The important differential diagnoses for thymic neuroendocrine tumors include thymoma, paraganglioma, parathyroid adenoma or carcinoma, medullary carcinoma of thyroid and lymphoma. Thymoma, especially of spindle cell type, may exhibit foci with neuroendocrine appearance due to epithelial pseudo rosettes. Immunohistochemistry helps in the distinction since thymomas are negative for neuroendocrine markers.  Mediastinal paragangliomas are also composed of prominent organoid or neuroendocrine pattern. Paragangliomas lack significant cytologic atypia, mitotic activity, necrosis, vascular invasion and cytokeratin expression.  Ectopic parathyroid adenoma or carcinoma may enter the differential diagnosis; and can be diagnosed by the presence of cytoplasmic glycogen and expression of parathyroid hormones on immunohistochemistry.  Medullary thyroid carcinoma in an ectopic mediastinal location may also be confused with thymic neuroendocrine tumors. However, immunoreactivity for calcitonin and carcinoembryonic antigen would help to make the correct diagnosis. Diffuse large cell lymphoma may be a diagnostic consideration in tumors composed predominantly of diffuse sheets. The granular character of chromatin, eosinophilic granular cytoplasm, focal nesting pattern and non-reactivity for lymphoid markers would assist in ruling out this possibility. 

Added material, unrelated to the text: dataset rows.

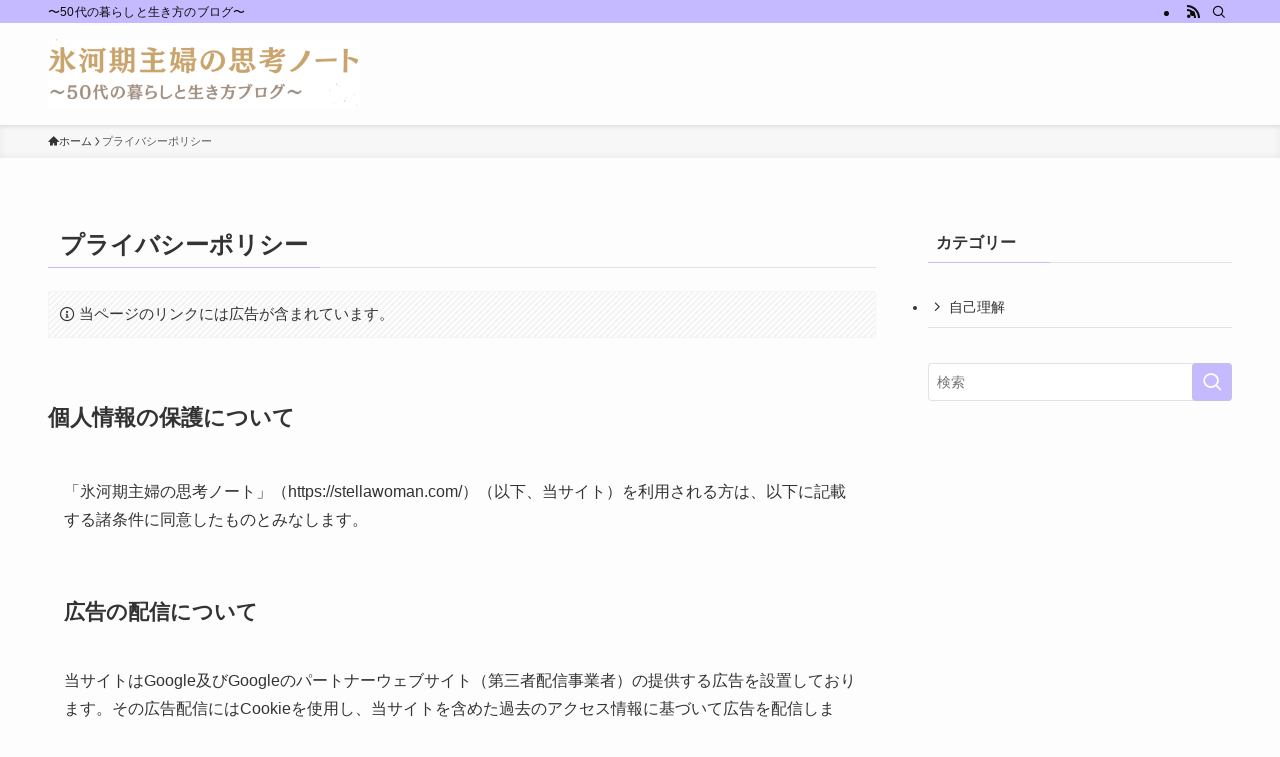

--- FILE ---
content_type: text/html; charset=UTF-8
request_url: https://stellawoman.com/wp-admin/admin-ajax.php
body_size: -25
content:
164229.2730fc1d1444e980bbec96557d72823a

Surgical resection is the best therapeutic modality for thymic carcinoids. Chemotherapy and/or radiotherapy has been tried, especially for metastatic carcinoids with variable response rates of 30-60%.  Invasion of local structures is reported in 50% of thymic carcinoids and extra thoracic metastasis in 20-30%.  In the present report, none of the three cases showed any evidence of local infiltration by the tumor and have been doing well on follow-up.
| Conclusion|| |
Atypical carcinoid tumor (neuroendocrine carcinoma) of the thymus is a rare thymic neoplasm and may be the cause of ectopic secretion of adrenocorticotropin. Since the prognosis of neuroendocrine carcinoma is worse than thymoma, an accurate histopathological diagnosis is essential for management and prognostication of a given case.